### [Provided data]
★ ★ ★

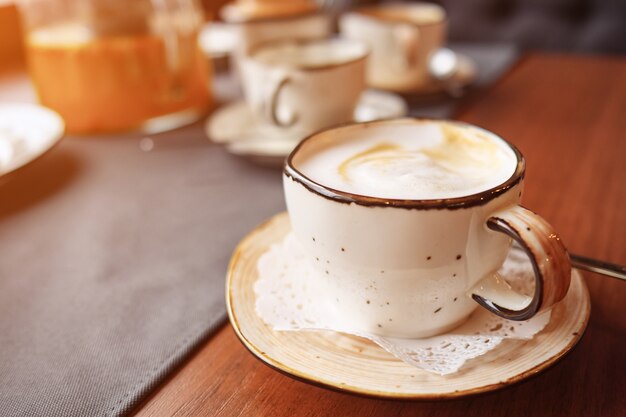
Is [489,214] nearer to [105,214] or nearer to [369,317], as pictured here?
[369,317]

★ ★ ★

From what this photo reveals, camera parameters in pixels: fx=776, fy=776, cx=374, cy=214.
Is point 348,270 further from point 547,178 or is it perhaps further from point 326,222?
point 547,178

★ ★ ★

### [Goal]
Find every line in the rows above that contains the word "point" with the same capitalization, and copy each of those lines in full.

### [Response to this exercise]
Is point 348,270 further from point 547,178 or is it perhaps further from point 326,222?
point 547,178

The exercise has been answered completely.